ESPECTáCULOS
Muy buenas voces en el primer título del Colón
La temporada lírica 2003 se abrió con la reposición de “Simon Boccanegra”, una ópera política de Verdi en que lo privado se entremezcla con lo público. Torres fue un gran protagonista.
Por Diego Fischerman
Un muy buen elenco y una de las obras más inspiradas de Giuseppe Verdi se combinaron en una apertura de temporada de muy buen nivel. El Teatro Colón abrió su ciclo de ópera de 2003 con uno de los cantantes argentinos de trayectoria más sólida del momento, el barítono Víctor Torres, protagonizando junto al ascendente tenor Gustavo López Manzitti, la soprano italiana Maria Pia Piscitelli, el mexicano Rosendo Flores y el notable Hernán Iturralde (otro argentino, en este caso radicado en Alemania) un título caracterizado por la unidad dramática y la contundencia expresiva de escenas como el conmovedor concertante final.
La trama, como la de otras óperas de este autor, sucede en dos épocas distintas. En el comienzo, el ex corsario Simon Boccanegra es ungido dux de Génova al mismo tiempo que muere su amada, la madre de una hija ilegítima que ha desaparecido después del fallecimiento de la anciana que la cuidaba en un lejano puerto. El otro personaje central es el padre de la amada muerta, un patricio que no perdona a Boccanegra la ofensa pasada. El resto de la historia transcurre veinticinco años después. El viejo Fiesco ha criado una huérfana, aparentemente de la familia Grimaldi, que, por supuesto, no es otra que la hija de Boccanegra. Y también en este caso, estas historias privadas (la hija ama a Gabriele Adorno, uno de los principales opositores a Boccanegra) son el marco de la otra historia, la de un hombre que trata de detener las luchas fratricidas y unir a Italia. Una historia, en todo caso, muy cercana al ideario político de Verdi.

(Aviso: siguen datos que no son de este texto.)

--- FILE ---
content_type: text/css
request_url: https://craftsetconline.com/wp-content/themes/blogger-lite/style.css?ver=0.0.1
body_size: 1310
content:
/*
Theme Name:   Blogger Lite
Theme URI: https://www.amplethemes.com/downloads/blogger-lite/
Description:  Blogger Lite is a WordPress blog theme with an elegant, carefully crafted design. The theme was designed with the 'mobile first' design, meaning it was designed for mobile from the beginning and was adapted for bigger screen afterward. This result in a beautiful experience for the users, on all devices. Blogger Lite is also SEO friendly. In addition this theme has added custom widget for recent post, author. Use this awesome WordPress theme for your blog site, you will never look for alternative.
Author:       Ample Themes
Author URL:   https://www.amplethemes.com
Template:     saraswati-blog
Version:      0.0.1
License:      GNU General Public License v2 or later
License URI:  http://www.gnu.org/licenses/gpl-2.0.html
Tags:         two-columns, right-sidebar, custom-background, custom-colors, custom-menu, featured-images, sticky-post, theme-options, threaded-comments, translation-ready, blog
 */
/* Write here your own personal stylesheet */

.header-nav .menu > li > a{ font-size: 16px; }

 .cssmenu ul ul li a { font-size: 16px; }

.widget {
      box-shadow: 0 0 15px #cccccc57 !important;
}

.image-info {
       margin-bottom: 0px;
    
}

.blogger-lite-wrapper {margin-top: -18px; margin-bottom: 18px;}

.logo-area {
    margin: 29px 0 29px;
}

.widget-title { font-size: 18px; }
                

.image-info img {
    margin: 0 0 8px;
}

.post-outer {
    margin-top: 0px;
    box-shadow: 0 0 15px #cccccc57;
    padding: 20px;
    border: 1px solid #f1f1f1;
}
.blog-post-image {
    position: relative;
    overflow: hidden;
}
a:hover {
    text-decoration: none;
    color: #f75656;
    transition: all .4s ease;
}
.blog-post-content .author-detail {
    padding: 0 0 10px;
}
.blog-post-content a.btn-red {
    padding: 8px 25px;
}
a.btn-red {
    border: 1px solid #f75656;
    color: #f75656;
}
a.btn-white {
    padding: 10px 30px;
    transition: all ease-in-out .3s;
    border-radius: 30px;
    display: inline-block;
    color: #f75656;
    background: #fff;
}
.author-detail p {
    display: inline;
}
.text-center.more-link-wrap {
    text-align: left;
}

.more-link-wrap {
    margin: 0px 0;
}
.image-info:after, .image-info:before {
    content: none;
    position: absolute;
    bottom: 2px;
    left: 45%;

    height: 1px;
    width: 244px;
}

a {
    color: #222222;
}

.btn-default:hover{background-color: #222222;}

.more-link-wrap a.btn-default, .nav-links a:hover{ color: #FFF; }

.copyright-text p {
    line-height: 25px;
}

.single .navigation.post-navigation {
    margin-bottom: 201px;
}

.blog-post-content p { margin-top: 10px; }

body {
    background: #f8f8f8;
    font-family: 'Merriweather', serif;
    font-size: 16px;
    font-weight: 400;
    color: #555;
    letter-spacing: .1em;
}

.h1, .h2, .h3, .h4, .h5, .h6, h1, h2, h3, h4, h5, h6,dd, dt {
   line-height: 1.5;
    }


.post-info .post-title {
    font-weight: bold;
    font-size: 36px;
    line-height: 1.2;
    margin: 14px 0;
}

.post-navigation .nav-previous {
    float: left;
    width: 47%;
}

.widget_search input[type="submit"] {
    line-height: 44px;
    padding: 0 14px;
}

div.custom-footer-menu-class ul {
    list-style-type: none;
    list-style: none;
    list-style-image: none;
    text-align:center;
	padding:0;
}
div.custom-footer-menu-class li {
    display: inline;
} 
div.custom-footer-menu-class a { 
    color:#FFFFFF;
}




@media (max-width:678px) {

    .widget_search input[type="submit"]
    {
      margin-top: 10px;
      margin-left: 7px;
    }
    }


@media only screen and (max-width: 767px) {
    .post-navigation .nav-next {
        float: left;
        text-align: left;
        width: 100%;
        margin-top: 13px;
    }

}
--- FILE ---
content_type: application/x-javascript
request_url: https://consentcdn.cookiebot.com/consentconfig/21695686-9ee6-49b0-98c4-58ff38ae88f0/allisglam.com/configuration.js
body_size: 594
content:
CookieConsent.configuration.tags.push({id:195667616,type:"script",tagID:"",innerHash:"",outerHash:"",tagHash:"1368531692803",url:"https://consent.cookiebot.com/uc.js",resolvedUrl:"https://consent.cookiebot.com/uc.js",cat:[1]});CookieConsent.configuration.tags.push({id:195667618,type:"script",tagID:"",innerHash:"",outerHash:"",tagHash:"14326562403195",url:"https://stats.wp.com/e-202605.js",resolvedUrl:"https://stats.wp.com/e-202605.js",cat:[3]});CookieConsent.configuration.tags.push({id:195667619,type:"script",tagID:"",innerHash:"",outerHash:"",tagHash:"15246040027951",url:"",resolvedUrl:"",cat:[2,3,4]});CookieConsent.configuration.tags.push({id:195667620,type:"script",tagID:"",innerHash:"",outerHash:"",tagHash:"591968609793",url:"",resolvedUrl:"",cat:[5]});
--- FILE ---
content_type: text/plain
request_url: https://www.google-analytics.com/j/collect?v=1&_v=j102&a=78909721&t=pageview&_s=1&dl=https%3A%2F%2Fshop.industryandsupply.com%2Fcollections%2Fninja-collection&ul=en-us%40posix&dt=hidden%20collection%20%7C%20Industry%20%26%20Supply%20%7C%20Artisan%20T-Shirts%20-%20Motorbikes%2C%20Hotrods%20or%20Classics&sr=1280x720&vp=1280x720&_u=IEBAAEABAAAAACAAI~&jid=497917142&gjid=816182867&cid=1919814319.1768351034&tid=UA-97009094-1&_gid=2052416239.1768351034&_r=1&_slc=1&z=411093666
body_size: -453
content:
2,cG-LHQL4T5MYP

En la versión con la que esta obra volvió al escenario del Colón después de ocho años, cobran un especial protagonismo la calidez del timbre, la riqueza de matices y la exquisitez del fraseo de Torres. Este barítono que ya había cantado como protagonista el Orfeo de Monteverdi, conducido por Gabriel Garrido (la misma dupla lo registró en Europa, en una interpretación que varios especialistas señalan como la mejor existente en disco), demostró estar a la altura del personaje. Piscitelli, de buenos agudos y afinación precisa (su trino en el final del tercer acto fue tan impecable como bello), López Manzitti, seguro a pesar de cierto engolamiento y de un timbre poco homogénero, que se extrangula en el registro agudo, un potente Flores e Iturralde con una línea pura, de excelente ligado, completaron el cuarteto principal. El coro, magnífico, fue en la función del estreno la otra pieza de una ejecución musical de muy buen nivel.
Massimo Biscardi (director artístico del Teatro Lírico de Cagliari) condujo la orquesta con bastante seguridad aunque careció de matices en la marcación del acompañamiento del comienzo del primer acto, más cercano en su versión a una marcha que a una de las mejores arias para soprano escritas por Verdi. Y junto a cuerdas y maderas sumamente ajustadas, hubo filas que, como la de los bronces, funcionaron sin ajuste y con fallas notorias en los ataques. El otro punto flaco es el de la inexistentemarcación actoral. Los personajes no están bien definidos. En Boccanegra, por ejemplo, abocado al amor y a la pacificación, no quedan restos de su anterior salvajismo. En el descubrimiento que Maria Boccanegra hace de su identidad, no hay verdadera emoción como tampoco la hay en la conversión de Gabriele. La escenografía, por su parte, se ajusta bastante a la diseñada en la ocasión anterior por Michael Scott, aunque suprime algunos desniveles que funcionaban muy bien para marcar distintos planos en la puesta original. No así el vestuario (el original es propiedad de la Deutsche Oper de Berlín), que transmite una sensación de pobreza inocultable y que, sobre todo en ese final en el que Boccanegra, de rojo, se asemeja a un mazorquero rosista, roza la más clásica de las fealdades. La puesta, por otra parte, además de dejar librado a cada cantante a su propio albedrío, tampoco acierta en la marcación de los movimientos de masas, siempre estáticas y poco interesantes.